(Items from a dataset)
|---|
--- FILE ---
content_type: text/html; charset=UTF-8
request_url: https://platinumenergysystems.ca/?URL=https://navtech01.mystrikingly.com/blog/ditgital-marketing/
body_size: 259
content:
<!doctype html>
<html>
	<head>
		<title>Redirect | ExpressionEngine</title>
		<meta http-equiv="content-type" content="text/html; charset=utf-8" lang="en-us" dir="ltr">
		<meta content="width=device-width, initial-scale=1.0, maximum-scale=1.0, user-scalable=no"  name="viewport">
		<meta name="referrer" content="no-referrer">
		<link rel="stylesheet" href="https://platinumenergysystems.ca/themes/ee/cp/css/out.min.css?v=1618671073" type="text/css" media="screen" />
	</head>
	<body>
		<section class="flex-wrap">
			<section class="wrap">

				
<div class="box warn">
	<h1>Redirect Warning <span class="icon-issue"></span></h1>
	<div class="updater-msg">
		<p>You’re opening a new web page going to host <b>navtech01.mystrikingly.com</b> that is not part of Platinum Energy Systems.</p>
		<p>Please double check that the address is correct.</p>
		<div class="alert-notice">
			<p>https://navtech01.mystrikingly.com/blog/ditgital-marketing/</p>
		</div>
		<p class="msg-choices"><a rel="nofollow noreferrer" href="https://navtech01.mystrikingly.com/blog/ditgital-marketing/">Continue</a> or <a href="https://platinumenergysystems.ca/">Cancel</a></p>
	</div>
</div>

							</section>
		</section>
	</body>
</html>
|---|
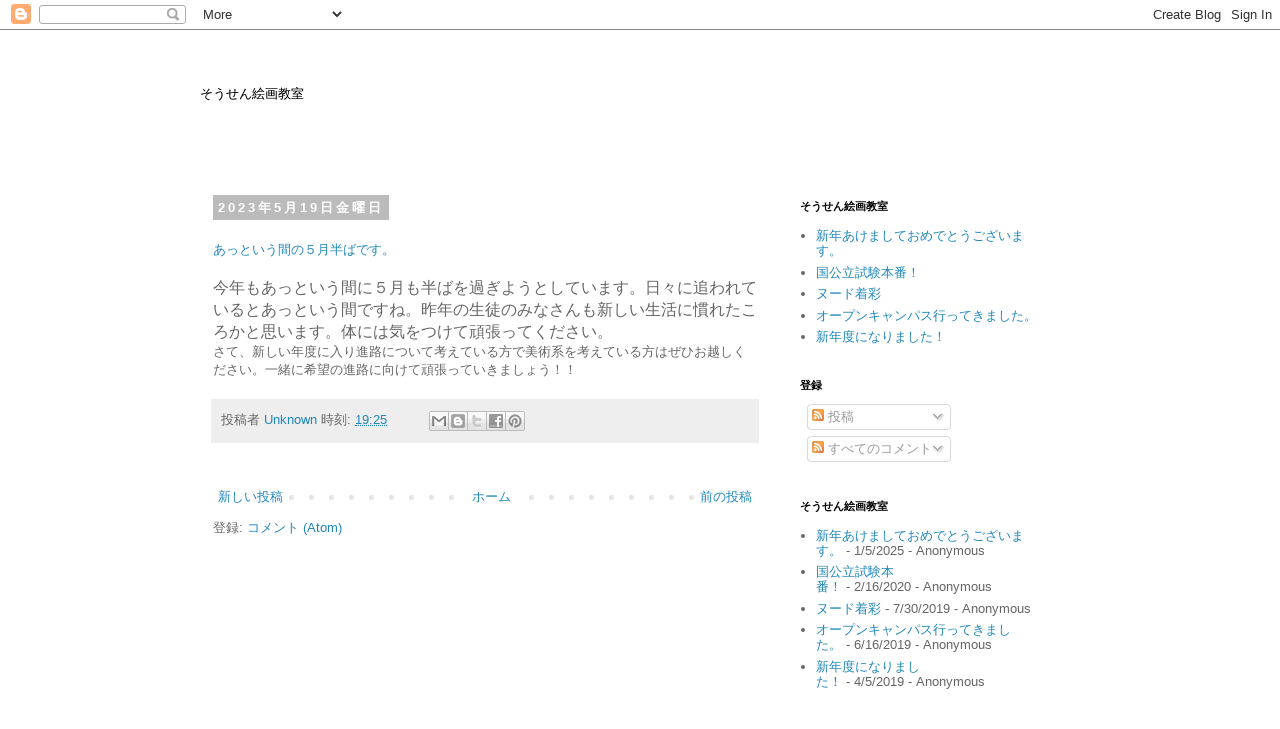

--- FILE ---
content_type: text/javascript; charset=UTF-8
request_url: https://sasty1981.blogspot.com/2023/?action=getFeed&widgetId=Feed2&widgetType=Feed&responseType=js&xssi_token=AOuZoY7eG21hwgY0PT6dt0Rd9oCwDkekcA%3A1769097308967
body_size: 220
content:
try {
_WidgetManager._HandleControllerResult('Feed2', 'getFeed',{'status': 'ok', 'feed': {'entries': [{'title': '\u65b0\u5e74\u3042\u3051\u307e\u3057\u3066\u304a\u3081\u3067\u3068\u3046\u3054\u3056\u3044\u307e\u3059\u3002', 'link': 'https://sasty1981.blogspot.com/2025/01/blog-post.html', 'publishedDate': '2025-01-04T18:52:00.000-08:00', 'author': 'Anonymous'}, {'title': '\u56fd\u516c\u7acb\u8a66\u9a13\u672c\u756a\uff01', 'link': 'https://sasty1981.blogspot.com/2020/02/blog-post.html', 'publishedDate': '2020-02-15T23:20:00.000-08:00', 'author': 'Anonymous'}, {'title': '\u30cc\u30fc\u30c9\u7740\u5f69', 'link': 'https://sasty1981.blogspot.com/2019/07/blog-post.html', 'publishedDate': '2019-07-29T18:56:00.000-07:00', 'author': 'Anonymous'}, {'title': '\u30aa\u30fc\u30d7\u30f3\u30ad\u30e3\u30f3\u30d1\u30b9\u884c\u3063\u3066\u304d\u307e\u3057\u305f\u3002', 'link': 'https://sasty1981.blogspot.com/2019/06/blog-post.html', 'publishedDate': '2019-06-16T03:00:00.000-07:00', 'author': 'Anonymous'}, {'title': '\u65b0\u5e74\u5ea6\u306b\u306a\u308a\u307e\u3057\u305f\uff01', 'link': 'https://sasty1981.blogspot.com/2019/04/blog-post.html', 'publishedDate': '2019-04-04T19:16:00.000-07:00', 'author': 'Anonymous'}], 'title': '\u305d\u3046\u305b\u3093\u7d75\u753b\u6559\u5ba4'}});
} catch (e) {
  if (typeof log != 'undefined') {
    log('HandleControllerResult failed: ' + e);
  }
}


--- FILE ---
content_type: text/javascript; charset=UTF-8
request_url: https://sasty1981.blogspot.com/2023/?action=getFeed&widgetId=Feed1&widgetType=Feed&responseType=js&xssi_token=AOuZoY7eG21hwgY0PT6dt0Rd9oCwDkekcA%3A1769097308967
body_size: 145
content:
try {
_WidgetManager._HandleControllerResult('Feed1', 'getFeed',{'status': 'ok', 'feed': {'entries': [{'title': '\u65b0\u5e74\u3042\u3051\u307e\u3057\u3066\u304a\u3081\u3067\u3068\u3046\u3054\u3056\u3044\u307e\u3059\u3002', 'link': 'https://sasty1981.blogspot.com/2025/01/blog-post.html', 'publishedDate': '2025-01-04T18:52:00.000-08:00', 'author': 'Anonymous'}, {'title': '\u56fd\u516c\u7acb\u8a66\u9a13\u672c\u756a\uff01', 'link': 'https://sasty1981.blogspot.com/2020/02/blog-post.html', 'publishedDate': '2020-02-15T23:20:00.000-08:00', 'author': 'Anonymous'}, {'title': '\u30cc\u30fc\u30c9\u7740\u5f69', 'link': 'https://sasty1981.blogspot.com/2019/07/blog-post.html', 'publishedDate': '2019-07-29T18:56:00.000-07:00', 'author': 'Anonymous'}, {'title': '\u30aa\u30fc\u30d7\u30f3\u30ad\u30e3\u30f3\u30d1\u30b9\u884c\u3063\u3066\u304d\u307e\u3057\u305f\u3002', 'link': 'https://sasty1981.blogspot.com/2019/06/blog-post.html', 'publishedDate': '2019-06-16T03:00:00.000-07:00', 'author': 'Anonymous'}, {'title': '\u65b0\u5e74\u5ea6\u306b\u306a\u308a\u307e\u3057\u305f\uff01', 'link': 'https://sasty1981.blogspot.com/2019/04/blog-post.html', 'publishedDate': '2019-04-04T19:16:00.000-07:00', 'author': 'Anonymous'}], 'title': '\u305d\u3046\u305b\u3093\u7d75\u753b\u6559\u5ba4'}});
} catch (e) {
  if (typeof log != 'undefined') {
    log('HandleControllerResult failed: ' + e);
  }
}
|---|
▸ Description of the task
The word "Redirect" appears in some of the lines above. Copy those lines.

▸ Answer for this exercise
		<title>Redirect | ExpressionEngine</title>
	<h1>Redirect Warning <span class="icon-issue"></span></h1>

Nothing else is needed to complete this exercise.